A rock documentary that’s not really quite one, Mistaken for Strangers is really a film about sibling dynamic/rivalries, the film making process and overcoming your very worst own enemies. We all know The National, the indie rock band from Cincinnati (now Brooklyn) that has taken the long road to success. Finally showing some mainstream success with 2010’s High Violet, the band seems to finally made its way to stadium sized crowds echelon of success. The leader of the band is Matt Berninger, the moody baritone singer of the group. He has a brother, ten years his junior and has this kinda Garden State what the hell am I doing with my life vibe to him.
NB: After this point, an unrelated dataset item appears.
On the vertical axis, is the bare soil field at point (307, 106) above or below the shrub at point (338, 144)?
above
Through either love or pity, Matt invites him out to be a roadie for the band and in turn, Tom decides to make a documentary from it. Mistaken For Strangers is that documentary.

In the 90 minutes that follow, we will see a lot of things that would make a checklist of most rock docs, including

tour footage
backstage footage
band members goofing off
lots of shots in random cities
shots of band members sleeping

The thing that separates Mistaken For Strangers from the rest is the fact that it’s really not about the National, it’s actually about Tom Berninger. His relationship with his brother is clearly not strong (“I didn’t know you had never been to Europe” muses Matt in one scene) and as the tour progresses their relationship is pushed to the limits. Tom struggles to cope with his brother’s success and his own lack of direction/self control. There are blow ups and arguments and the documentary takes a surprising turn. In the end, what we get is an honest heartfelt film that deals with issues that most of us can identify with, only as an additional bonus, we get the benefit to peer into the lives of a beloved band as well.